== 読解文 ==
===============

本格焼酎・泡盛コース(H21,H24,H27,H30) 53人
ワインコース(H23,H26,H27,H29)  97人
ワイン短期コース   (H30) 20人
ビールコース(H22,H25,H28)  52人
ビール短期コース(H29,H30)   40人
(3) 日本産酒類の輸出促進に資する取組
 日本産酒類に関する正しい知識の普及のため、「日本酒ラベルの用語辞典」の英語版、中国語(簡体字)版、中国語(繁体字)版、韓国語版や情報誌「お酒のはなし」の英語版を作成した。
 日本産酒類に精通した人材を育成するため、海外の酒類教育機関WSET及び日本酒造組合中央会による「Sake and Shochu Academy」への協力、国際的な酒類コンクールに審査員派遣、海外への日本産酒類の普及に資する講演への講師派遣などを行った。
 また、日本産酒類に係る英語表現の標準化に向けた取組として、「清酒の専門用語の標準的英語表現リスト」及び「焼酎の専門用語の標準的英語表現リスト」を作成し、それぞれ平成27年8月及び平成30年3月より酒総研ホームページで公開している。
 さらに、国産ワインの輸出振興に資するため、国税庁からの包括的な業務委託の下、国産のワイン用ブドウ品種の国際機関への登録申請事務を行っており、平成22年8月には品種名「甲州」が、平成25年6月には「マスカット・ベーリーA」が国際ブドウ・ワイン機構(OIV:Office International de la vigne et du vin)に登録され、品種名を表示したワインのEUへの輸出が可能になった。これにより、平成23年11月ASEV日本ブドウ・ワイン学会技術賞を受賞した。

===============

(データセットの記録)

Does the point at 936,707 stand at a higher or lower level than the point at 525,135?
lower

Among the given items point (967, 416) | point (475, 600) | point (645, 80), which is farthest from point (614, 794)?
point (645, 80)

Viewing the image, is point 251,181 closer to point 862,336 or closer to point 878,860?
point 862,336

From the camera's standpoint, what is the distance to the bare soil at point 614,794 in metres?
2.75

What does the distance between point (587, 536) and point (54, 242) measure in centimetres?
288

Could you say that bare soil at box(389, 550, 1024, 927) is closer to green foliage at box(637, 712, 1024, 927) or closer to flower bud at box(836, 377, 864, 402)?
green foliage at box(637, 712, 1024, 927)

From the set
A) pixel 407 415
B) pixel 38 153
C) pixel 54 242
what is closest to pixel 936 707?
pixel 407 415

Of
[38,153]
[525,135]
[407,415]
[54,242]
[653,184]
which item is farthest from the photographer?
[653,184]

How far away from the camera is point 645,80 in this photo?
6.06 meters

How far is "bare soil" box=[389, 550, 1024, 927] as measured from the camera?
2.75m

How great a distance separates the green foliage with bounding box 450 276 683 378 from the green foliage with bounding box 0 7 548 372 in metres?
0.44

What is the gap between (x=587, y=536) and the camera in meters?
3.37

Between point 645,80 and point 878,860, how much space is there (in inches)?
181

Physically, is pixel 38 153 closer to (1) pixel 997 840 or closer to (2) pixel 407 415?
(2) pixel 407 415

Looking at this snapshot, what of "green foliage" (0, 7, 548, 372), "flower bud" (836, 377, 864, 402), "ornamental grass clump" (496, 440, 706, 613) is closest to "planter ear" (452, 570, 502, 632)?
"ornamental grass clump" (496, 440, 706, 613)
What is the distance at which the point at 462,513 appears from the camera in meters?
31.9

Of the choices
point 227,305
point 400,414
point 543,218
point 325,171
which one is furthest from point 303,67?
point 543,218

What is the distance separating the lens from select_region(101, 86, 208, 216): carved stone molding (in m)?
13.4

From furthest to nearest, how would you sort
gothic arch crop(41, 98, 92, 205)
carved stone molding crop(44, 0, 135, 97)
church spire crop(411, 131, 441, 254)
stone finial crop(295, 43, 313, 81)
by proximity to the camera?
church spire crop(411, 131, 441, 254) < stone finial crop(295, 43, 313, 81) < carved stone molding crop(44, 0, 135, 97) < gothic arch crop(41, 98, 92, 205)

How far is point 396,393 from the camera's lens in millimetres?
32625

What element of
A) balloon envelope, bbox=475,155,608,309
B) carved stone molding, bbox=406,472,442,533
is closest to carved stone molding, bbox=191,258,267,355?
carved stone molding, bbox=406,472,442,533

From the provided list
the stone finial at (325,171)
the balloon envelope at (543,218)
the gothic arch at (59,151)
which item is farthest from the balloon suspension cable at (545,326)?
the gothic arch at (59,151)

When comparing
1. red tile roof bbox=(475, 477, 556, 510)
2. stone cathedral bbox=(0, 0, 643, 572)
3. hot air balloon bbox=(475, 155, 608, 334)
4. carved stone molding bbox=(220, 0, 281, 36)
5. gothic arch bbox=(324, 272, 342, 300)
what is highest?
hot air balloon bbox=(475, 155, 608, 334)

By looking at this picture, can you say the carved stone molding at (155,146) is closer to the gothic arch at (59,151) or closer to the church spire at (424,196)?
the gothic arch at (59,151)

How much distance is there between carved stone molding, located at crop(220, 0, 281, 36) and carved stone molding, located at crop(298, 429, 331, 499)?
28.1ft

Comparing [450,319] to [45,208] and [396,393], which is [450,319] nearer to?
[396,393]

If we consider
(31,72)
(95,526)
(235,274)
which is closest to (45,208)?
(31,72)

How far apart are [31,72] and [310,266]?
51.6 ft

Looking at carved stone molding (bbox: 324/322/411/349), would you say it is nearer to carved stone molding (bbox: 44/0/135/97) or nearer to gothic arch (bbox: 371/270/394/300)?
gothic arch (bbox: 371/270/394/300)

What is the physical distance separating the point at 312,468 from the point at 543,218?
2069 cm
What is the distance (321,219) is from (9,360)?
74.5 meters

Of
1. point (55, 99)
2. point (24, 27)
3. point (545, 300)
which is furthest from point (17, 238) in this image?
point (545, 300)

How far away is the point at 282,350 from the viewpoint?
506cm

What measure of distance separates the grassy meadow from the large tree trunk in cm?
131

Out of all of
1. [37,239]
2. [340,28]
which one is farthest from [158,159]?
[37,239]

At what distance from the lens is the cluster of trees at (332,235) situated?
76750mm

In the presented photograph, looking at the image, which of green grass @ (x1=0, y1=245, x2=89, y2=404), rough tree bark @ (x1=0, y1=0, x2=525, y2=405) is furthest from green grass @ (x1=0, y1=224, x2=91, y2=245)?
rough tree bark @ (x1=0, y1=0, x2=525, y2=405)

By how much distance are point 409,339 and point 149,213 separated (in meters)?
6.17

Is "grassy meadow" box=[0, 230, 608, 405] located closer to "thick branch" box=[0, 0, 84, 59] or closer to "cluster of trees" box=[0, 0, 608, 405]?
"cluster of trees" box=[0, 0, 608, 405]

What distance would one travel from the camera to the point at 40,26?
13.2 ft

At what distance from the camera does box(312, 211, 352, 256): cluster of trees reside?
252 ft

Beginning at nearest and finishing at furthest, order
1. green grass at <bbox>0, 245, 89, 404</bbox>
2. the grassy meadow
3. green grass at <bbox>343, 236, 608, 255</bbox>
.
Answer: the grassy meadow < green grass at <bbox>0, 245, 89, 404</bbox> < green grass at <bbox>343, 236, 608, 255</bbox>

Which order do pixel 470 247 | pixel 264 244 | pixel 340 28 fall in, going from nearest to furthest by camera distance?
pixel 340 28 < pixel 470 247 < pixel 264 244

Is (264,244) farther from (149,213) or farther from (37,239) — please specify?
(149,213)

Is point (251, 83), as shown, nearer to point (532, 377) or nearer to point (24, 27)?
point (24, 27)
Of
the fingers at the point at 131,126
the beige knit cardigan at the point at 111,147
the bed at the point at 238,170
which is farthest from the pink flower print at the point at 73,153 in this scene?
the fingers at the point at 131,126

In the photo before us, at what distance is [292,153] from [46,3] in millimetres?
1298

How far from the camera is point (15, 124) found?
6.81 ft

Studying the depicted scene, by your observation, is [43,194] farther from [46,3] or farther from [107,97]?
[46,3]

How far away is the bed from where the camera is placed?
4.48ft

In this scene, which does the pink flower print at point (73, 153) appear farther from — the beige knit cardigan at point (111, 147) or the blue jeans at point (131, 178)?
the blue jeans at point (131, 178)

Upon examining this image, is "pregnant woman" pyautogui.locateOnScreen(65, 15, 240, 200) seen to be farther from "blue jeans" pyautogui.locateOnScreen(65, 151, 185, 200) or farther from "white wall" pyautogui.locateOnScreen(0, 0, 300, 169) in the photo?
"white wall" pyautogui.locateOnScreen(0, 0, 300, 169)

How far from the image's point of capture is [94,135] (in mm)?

===============

== 練習問題 ==
A – 日本産酒類に関する読解文の「日本産酒類に精通した人材を育成するため、海外の酒類教育機関WSET及び日本酒造組合中央会による「Sake and Shochu」から「ホームページで公開している。」までを、両端を含めて書き改めなさい。その際、「人材」を「専門家」に置き換えること。
B – 日本産酒類に関する読解文を、最後の文の後から書き継ぎなさい。

== 解答例 ==
A –
日本産酒類に精通した専門家を育成するため、海外の酒類教育機関WSET及び日本酒造組合中央会による「Sake and Shochu Academy」への協力、国際的な酒類コンクールに審査員派遣、海外への日本産酒類の普及に資する講演への講師派遣などを行った。
 また、日本産酒類に係る英語表現の標準化に向けた取組として、「清酒の専門用語の標準的英語表現リスト」及び「焼酎の専門用語の標準的英語表現リスト」を作成し、それぞれ平成27年8月及び平成30年3月より酒総研ホームページで公開している。

B –
(4) 調査、研究及び技術開発
 第3期中期目標期間では、適正課税、適正表示等のための高度な分析及び鑑定の理論的裏付けとなる研究や分析手法の開発を行うとの観点から、「酒類の品目判定等」及び「酒類の安全性の確保」を目的とした調査研究を原則として酒総研単独で実施するとした。これ以外については、日本産酒類の輸出等に資する研究、酒類の製造技術の強化に資する研究、地域ブランド確立等に資する研究、酒類の機能性等に関する研究等について、上記の研究成果を活用しつつ、民間・大学等との共同研究を積極的に推進するとされた。
 第4期中期目標期間では、酒総研の位置付け及び役割を、国税庁の任務を達成するための技術的基盤と整理し、国税庁の税務行政に直結する適正課税及び適正表示の確保について優先的に対応しつつ、酒類産業の振興のための取組及び酒類に関するナショナルセンターとしての取組を実施するとされた。酒類産業の振興のための取組として、酒類の品質・安全性の確保、技術力の維持強化の支援、日本産酒類の輸出促進、地域振興の推進の4つの分野が掲げられた。
 平成21年度から10年間に発表された研究論文(うち英文)は270(167)報、同期間の学会発表件数(うち国際学会発表)は723(91)件、共同研究実施件数は400件であった。第3期中期計画期間では目標110(65)報に対し、実績は137(95)報で、目標を達成した。第4期では目標が120(65)報とされたが、平成30年度までの3か年の実績は78(43)報と順調に進捗している。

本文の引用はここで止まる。